This blog is based on Episode 8 of theThe Corporate Director Podcast, “Modern Governance Around the World (LIVE! Sydney Edition), where we interviewed Susan Forrester, a board member of several listed companies.
One problem plaguing boards working towards modern governance is that directors are looking backwards too much, and not looking forwards enough. Another issue is quality of information. If boards have to make decisions based on data, then they need the most accurate and relevant information possible.
>> Listen to Episode 8 on Apple Podcasts.
That’s what Dottie Schindlinger, co-author of Governance in the Digital Age, got to discuss with Susan Forrester, the chair and director of several listed companies, at an event in Sydney, Australia to celebrate the book. Forrester also serves on the advisory board for Diligent Institute, Diligent’s think tank and research arm.
“The only way we can make good decisions is by [having] really good quality information,” Forrester said. “How do I make sure I’ve got the most up to date, real time information that I need, but still remembering that my job as a board member is to govern, not to run the company?”
How Many Boards Is Too Many Boards?
Depending on the director, the answer ranges widely… Forrester currently serves on six listed boards (with two more shortly forthcoming); these companies range in industry/type from veterinary care to chocolates to patent and trademark law. “So they’re all very diverse, but in some ways they’re all very similar,” Forrester said.
“I think there is a healthy number, but I think we need to be mature enough to actually work out what’s right for us,” Forrester said. Also, be sensitive if your co-directors drop you some hints that they haven’t seen you around very much. Generally, though, Forrester says that more experience is better.
“If you want to be a professional full-time company director, the best way to learn is to have a really diverse, interesting portfolio,” she said. “It’s amazing how many times the same issues come up.” What you learn on a childcare board can be applied to a tech space board, for example.
“If you want to be a professional full time company director, the best way to learn is to have a really diverse, interesting portfolio.”
— Susan Forrester, Corporate Director
The Metrics for a Good Director
It obviously takes more than breadth of experience to be an excellent board member.

Excerpted records:
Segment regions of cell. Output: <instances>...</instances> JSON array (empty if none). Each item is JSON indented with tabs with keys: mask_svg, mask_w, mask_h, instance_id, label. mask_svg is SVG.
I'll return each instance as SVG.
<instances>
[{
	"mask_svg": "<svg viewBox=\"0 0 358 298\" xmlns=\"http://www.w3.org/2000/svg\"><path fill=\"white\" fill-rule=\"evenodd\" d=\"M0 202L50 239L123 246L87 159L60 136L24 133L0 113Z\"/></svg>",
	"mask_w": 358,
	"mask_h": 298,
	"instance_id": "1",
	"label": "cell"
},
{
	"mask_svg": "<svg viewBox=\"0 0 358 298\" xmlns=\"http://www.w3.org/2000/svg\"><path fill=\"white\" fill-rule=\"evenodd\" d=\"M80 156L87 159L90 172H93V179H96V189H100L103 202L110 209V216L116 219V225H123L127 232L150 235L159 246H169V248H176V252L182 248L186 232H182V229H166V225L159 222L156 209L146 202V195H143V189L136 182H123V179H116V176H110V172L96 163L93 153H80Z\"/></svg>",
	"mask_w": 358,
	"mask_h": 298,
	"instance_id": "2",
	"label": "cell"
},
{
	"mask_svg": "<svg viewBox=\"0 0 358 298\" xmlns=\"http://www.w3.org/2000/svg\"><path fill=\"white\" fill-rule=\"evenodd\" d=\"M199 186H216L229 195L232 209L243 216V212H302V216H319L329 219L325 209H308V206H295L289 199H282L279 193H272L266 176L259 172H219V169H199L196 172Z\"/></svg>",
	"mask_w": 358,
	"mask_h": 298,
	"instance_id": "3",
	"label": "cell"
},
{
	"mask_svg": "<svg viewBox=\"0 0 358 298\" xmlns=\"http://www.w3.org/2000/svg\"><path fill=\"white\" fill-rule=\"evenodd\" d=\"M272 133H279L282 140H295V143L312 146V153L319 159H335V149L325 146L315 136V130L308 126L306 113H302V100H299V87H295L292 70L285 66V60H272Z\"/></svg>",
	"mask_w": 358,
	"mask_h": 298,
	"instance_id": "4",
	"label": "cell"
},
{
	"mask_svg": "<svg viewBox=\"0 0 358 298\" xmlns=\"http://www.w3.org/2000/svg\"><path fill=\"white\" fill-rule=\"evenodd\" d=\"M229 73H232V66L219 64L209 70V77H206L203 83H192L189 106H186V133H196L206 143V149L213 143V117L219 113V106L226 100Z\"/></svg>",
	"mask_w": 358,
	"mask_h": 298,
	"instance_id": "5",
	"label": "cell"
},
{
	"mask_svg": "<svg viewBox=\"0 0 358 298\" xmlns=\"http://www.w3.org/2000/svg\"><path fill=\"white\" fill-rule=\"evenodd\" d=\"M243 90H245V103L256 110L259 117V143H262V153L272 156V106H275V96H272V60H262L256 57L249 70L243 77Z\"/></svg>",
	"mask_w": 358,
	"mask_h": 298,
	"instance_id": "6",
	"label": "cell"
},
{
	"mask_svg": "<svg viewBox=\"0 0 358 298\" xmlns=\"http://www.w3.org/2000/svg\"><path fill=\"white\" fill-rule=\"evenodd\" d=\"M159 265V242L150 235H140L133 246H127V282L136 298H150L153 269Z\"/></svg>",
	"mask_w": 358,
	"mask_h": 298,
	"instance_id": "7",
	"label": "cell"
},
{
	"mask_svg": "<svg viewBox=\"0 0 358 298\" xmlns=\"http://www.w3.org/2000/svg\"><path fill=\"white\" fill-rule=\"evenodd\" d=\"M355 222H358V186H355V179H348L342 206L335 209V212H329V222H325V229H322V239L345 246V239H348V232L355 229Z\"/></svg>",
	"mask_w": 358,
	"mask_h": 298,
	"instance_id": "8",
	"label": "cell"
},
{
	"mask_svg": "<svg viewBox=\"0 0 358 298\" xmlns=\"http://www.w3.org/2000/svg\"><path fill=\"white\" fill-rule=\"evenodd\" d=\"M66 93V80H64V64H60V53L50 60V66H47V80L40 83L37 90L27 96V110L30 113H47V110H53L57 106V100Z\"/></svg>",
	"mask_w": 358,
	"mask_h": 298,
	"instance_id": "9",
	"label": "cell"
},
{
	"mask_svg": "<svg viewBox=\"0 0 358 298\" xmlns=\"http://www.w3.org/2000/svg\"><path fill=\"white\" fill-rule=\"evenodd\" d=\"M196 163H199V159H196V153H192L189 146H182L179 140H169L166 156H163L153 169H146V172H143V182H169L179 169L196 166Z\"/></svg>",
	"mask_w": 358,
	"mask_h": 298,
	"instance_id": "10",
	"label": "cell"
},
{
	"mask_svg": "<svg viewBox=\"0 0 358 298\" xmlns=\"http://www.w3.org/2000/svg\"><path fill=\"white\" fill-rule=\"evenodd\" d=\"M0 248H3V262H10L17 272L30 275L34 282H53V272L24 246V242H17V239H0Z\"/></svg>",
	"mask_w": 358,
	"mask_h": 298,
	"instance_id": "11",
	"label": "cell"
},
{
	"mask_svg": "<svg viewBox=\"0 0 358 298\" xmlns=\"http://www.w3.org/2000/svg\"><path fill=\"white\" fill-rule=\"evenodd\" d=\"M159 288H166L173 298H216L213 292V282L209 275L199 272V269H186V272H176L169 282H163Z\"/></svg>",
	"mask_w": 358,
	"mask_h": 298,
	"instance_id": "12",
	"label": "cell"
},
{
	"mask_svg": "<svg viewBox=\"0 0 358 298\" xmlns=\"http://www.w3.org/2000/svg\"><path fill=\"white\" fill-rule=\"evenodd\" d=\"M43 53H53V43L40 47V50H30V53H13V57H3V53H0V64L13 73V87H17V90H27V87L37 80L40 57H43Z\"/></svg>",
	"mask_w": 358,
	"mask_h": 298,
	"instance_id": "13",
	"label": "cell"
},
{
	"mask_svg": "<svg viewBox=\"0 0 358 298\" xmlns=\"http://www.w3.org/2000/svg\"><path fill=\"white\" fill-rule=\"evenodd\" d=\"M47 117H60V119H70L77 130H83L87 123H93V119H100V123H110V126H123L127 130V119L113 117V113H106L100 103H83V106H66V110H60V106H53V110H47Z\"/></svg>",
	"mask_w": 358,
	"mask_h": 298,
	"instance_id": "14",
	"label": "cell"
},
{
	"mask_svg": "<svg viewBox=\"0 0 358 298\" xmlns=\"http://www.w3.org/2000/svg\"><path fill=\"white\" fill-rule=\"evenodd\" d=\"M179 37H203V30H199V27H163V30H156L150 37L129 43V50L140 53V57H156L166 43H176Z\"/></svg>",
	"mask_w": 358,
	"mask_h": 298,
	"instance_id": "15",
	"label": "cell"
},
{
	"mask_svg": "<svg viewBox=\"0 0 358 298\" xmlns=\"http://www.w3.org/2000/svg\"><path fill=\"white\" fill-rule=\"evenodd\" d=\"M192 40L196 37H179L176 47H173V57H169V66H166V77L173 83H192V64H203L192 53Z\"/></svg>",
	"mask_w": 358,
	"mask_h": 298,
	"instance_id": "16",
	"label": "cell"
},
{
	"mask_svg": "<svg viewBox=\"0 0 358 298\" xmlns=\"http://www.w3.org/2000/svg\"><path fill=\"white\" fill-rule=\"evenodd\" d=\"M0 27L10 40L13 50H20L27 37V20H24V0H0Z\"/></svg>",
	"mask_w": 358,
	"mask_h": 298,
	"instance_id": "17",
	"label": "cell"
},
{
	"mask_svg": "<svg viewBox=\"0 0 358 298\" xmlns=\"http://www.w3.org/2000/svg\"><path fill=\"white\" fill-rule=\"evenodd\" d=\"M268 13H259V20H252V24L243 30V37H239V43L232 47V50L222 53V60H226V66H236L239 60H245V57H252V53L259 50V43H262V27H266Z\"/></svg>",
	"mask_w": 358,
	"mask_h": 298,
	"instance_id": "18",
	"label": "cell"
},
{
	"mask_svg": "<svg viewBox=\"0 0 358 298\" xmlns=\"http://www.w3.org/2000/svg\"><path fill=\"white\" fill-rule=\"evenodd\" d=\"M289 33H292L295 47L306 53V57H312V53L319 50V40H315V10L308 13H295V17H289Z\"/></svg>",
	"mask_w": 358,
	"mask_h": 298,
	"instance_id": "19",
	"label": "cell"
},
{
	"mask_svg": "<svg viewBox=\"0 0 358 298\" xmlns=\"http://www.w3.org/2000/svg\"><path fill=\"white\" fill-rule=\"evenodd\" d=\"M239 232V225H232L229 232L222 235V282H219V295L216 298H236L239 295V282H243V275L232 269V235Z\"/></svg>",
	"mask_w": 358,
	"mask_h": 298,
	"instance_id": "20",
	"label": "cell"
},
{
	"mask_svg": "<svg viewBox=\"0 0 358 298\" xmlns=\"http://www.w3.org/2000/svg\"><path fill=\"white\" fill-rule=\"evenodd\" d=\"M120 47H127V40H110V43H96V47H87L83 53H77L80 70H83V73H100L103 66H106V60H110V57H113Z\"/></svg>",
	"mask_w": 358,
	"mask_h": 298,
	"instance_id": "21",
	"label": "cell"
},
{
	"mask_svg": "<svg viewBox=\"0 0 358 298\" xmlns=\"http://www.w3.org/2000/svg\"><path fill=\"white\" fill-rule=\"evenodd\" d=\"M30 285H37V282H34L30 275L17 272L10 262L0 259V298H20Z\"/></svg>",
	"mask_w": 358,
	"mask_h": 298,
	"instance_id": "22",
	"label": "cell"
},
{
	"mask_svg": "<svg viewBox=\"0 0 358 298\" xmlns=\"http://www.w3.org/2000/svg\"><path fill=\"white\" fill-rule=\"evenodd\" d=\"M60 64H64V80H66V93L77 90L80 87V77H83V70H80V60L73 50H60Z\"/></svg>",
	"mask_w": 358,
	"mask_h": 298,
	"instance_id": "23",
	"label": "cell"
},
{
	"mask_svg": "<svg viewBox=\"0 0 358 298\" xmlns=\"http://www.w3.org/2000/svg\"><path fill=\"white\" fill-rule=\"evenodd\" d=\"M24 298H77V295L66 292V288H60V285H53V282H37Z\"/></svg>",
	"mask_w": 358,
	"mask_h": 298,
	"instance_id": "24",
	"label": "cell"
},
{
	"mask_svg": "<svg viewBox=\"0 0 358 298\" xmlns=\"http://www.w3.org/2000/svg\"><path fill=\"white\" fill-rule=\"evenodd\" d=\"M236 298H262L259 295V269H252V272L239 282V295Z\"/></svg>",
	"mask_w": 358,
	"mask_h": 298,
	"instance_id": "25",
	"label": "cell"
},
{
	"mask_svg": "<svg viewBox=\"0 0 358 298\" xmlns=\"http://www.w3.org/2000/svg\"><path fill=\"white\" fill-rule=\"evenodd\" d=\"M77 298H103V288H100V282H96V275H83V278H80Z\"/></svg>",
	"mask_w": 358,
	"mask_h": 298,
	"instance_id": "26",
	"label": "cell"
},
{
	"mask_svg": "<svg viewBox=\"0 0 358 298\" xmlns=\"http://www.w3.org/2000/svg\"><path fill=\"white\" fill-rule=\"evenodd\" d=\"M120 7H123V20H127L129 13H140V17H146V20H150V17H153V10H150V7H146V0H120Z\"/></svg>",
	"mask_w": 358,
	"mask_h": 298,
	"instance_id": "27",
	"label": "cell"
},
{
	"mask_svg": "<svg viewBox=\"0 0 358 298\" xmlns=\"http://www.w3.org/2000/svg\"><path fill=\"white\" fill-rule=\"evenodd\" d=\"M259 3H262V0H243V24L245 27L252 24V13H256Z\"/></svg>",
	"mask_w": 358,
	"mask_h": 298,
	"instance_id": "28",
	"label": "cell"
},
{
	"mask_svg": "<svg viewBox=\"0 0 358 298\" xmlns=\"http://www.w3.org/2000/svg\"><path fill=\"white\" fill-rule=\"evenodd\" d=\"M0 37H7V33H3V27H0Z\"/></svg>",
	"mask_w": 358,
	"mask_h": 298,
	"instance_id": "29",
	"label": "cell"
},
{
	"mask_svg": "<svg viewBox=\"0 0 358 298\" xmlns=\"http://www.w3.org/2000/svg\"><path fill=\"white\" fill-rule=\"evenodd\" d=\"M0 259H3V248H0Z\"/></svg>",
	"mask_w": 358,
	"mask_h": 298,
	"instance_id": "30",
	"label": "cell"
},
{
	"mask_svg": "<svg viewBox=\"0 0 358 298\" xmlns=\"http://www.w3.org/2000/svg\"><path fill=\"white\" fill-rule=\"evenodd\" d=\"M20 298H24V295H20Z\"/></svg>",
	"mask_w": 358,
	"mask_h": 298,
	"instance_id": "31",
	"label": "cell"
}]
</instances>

Task goal: Can you update the blog post from "This blog is" to "relevant information possible." so that "directors" reads "board members"? The items are separate material with no connection to the blog post.

Result below:
This blog is based on Episode 8 of theThe Corporate Director Podcast, “Modern Governance Around the World (LIVE! Sydney Edition), where we interviewed Susan Forrester, a board member of several listed companies.
One problem plaguing boards working towards modern governance is that board members are looking backwards too much, and not looking forwards enough. Another issue is quality of information. If boards have to make decisions based on data, then they need the most accurate and relevant information possible.